The data indicate that exceedingly few encounters with police involve force. For example, only 2% of people who had any contact with police anytime in the prior twelve months said that officers used or even threatened to use force against them, according to the 2015 Police-Public Contact Survey conducted by United States Bureau of Justice Statistics. Over 58,000 officers were assaulted while performing their duties in 2018, according to FBI data collected from only two-thirds of law enforcement agencies. That is an assault rate of 10.8 per 100 officers. Moreover, assaults with deadly weapons against the police occurred thirty-three times per day.
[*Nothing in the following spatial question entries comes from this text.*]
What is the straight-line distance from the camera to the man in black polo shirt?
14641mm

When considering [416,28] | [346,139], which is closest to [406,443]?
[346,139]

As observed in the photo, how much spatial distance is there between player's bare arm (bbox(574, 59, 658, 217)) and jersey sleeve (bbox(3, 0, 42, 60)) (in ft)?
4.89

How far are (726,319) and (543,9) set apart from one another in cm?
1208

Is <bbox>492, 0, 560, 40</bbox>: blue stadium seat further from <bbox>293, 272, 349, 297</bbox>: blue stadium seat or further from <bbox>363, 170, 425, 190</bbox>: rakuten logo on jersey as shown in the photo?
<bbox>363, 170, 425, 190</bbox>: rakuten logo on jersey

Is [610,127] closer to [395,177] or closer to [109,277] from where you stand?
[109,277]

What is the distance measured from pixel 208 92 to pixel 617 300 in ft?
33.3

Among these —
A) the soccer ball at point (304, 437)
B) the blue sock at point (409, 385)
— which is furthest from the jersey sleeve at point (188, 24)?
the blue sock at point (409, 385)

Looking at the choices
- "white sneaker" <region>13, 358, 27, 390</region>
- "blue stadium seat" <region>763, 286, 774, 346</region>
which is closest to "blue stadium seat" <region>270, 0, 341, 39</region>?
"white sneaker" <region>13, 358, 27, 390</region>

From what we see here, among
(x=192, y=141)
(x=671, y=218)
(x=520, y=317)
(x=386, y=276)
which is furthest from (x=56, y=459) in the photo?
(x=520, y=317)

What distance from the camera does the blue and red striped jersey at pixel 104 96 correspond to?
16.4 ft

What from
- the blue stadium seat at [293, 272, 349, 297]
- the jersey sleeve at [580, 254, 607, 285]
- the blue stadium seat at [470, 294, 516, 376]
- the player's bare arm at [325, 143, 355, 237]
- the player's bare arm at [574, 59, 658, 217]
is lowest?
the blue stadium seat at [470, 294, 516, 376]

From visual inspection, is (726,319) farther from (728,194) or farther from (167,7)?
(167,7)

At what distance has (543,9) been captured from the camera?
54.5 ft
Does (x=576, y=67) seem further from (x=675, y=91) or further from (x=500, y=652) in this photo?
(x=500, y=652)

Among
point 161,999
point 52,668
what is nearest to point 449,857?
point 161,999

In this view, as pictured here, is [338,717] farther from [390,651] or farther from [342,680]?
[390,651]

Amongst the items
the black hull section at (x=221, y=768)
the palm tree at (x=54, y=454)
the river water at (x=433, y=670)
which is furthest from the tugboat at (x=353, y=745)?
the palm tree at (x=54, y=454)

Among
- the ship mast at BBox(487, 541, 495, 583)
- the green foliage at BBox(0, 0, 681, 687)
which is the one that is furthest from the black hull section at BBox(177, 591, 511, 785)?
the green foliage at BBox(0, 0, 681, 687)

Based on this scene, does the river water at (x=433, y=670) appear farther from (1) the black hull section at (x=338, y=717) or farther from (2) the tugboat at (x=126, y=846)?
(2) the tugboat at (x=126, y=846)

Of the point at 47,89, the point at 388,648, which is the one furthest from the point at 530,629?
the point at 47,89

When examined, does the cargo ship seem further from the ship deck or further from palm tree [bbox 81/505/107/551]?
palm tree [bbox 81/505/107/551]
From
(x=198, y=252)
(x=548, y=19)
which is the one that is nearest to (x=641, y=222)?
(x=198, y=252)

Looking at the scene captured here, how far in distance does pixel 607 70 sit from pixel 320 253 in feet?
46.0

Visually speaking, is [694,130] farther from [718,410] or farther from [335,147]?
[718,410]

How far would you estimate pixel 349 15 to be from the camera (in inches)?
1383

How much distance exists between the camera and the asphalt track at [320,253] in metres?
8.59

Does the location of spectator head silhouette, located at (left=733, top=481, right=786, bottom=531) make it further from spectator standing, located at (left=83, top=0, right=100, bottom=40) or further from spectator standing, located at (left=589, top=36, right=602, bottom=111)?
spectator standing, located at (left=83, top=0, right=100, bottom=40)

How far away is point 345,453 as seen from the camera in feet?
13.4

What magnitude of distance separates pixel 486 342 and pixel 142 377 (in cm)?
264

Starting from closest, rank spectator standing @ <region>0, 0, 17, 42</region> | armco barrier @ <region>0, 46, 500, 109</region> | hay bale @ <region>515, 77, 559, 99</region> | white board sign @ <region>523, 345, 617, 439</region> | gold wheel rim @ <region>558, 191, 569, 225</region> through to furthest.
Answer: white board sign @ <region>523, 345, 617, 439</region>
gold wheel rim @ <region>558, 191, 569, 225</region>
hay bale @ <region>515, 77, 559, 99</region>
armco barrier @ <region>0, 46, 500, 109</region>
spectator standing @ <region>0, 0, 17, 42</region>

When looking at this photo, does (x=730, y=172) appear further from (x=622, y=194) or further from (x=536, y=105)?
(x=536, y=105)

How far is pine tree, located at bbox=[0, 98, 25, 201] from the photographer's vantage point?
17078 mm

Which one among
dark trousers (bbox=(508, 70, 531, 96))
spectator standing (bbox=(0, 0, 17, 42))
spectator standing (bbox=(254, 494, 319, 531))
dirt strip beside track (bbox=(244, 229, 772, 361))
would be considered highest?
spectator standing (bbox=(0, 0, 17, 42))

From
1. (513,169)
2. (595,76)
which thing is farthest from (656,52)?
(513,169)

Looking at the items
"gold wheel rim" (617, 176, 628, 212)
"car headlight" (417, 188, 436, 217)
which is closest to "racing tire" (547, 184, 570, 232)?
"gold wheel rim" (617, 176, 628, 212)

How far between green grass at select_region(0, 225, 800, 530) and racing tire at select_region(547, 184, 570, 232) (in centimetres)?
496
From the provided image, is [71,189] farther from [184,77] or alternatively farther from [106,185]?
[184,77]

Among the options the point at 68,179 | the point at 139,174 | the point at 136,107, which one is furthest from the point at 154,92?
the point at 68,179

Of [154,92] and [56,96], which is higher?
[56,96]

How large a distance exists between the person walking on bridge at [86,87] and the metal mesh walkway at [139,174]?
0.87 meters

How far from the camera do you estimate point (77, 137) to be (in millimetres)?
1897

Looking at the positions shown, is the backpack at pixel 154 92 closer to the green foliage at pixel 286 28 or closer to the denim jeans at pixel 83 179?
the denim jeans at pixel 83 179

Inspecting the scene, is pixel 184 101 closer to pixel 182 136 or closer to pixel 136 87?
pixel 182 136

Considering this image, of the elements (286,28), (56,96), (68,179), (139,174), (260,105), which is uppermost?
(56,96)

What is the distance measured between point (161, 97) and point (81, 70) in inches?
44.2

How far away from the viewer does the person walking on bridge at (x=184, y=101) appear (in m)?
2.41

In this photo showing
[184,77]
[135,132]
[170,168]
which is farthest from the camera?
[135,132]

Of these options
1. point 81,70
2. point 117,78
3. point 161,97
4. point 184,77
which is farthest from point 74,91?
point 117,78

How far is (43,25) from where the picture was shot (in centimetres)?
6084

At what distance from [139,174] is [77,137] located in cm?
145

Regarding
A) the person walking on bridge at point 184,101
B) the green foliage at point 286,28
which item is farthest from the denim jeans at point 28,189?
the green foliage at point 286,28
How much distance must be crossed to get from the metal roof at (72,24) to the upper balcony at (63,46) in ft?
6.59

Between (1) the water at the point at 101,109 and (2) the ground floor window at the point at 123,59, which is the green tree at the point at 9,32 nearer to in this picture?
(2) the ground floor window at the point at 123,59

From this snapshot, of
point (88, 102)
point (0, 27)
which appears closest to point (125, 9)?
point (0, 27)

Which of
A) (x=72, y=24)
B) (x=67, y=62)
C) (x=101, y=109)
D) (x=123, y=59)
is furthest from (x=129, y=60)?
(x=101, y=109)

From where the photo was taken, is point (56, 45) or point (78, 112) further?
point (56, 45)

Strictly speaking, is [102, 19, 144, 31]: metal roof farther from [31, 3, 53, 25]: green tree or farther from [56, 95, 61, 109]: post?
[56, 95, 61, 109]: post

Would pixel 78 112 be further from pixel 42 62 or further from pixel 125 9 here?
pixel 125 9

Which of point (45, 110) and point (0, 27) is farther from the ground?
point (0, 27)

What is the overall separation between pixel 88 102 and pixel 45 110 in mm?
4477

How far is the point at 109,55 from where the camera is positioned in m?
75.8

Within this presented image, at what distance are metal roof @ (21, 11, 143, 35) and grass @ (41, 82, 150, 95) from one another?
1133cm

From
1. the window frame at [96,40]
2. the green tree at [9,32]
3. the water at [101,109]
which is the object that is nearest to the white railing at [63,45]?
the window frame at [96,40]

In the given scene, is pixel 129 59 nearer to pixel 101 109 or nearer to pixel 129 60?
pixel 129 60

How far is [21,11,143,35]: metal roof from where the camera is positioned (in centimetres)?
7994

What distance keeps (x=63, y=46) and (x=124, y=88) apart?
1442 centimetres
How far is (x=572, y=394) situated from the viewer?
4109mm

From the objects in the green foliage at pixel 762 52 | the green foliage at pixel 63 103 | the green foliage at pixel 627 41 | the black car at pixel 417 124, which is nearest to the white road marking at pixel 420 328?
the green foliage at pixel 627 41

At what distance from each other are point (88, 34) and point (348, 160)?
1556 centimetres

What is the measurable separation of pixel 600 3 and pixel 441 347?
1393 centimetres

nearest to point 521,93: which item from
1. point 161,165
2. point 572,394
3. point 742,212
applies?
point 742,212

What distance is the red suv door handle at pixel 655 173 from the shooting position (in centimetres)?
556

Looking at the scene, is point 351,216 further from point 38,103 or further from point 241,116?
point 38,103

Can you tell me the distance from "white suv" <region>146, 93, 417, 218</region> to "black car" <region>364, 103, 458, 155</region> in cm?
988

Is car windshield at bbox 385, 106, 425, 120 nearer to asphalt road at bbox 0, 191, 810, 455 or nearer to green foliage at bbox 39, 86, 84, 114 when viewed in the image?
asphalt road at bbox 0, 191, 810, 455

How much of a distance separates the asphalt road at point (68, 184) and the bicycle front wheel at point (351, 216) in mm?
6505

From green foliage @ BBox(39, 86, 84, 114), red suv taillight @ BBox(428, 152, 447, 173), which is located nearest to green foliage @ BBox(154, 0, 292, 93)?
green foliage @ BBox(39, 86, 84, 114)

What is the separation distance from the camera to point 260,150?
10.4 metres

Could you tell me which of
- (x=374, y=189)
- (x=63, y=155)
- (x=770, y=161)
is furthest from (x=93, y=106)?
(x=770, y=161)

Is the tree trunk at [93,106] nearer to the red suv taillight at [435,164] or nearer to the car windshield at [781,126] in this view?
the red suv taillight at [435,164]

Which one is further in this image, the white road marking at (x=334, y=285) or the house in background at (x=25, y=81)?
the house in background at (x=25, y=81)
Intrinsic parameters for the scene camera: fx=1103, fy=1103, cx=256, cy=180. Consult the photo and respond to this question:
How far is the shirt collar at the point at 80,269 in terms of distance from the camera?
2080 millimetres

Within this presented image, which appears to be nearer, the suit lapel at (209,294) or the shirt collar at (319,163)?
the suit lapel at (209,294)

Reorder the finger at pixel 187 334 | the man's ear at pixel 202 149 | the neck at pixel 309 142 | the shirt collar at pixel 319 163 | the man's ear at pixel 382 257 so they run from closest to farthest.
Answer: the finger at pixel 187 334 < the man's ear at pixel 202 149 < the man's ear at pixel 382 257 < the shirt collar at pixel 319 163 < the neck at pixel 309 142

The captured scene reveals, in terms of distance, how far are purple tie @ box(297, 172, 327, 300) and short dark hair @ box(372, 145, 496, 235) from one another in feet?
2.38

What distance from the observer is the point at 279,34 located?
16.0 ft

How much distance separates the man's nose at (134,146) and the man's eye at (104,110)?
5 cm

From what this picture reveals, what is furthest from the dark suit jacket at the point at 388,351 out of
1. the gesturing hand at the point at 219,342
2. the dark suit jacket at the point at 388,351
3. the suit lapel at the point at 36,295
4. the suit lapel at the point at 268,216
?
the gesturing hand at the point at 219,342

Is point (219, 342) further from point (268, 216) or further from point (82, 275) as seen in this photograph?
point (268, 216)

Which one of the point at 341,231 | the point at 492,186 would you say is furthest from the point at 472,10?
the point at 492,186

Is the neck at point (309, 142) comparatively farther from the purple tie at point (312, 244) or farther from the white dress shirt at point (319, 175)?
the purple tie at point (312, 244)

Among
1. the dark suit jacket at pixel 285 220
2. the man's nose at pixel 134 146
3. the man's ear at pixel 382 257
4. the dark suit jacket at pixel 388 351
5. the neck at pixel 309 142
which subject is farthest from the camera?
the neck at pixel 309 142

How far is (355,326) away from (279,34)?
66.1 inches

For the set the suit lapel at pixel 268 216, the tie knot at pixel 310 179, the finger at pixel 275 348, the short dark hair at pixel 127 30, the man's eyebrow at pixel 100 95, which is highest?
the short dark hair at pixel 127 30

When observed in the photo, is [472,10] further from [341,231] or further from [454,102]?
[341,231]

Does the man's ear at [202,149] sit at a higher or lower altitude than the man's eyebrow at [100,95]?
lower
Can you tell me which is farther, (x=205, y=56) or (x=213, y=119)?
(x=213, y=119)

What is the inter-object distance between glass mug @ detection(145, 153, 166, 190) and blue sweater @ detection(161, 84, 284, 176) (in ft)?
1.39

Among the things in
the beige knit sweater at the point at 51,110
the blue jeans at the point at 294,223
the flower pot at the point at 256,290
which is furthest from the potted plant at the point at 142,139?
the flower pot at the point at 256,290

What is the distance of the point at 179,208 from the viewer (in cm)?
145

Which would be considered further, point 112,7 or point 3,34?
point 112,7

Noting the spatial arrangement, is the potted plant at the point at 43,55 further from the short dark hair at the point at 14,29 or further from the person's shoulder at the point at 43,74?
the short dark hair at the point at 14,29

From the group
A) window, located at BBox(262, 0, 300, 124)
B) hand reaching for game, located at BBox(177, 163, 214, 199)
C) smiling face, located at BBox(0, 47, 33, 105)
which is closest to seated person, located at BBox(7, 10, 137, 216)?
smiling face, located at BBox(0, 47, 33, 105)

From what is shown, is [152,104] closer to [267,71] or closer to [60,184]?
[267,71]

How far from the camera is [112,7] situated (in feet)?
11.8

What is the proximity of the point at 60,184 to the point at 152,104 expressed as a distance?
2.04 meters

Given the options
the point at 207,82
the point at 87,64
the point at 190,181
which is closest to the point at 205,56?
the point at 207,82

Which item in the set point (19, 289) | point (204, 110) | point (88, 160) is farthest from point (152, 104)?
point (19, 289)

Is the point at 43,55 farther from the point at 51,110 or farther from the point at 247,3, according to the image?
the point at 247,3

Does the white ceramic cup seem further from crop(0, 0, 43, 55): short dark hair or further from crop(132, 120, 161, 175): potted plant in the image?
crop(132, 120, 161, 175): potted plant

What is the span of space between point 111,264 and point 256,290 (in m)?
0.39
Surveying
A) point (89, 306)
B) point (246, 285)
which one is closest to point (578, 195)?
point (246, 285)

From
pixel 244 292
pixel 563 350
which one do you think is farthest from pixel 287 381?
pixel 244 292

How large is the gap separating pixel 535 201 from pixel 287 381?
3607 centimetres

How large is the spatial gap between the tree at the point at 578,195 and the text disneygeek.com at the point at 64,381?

Recent history confirms that when myths about the police are not strongly repudiated by our local, state and national leaders, law-enforcement officers lose their lives. In 2016, following a national rebellion against law enforcement —like what we are experiencing today —the number of officers shot and killed in the line of duty increased by 56% in that year alone. Twenty-one of those deaths were ambush-style shootings of law-enforcement officers. Who can forget the fine officers murdered in attacks in Dallas, Texas, and the three officers murdered in Baton Rouge, Louisiana in only a ten-day period? In recent weeks of national unrest, 750 officers have already been injured defending their communities from the violence that has swept our country. The entire letter can be read here: https://sheriff.douglascountynv.gov/news/what_s_new/letter_to_library_board_from_sheriff_coverley
That is quite a bit of material to digest, but certainly worth knowing, since we live in a culture that is doing exactly what the prophet Isaiah wrote about: “Woe to those who call evil good (rioters) and good evil (law enforcement), who put darkness for light and light for darkness, who put bitter for sweet and sweet for bitter. Woe to those who are wise in their own eyes and clever in their own sight” (Is. 5:20-21).
As Christians we are encouraged to follow the instruction of the Apostle Paul who wrote in Romans 12:21 “Do not be overcome by evil, but overcome evil with good” and Romans 12:9, “Love must be sincere. Hate what is evil; cling to what is good.”
Let’s pray for, support and encourage our law enforcement professionals in their vocation to serve and protect our community. I for one will not be amongst those doing nothing.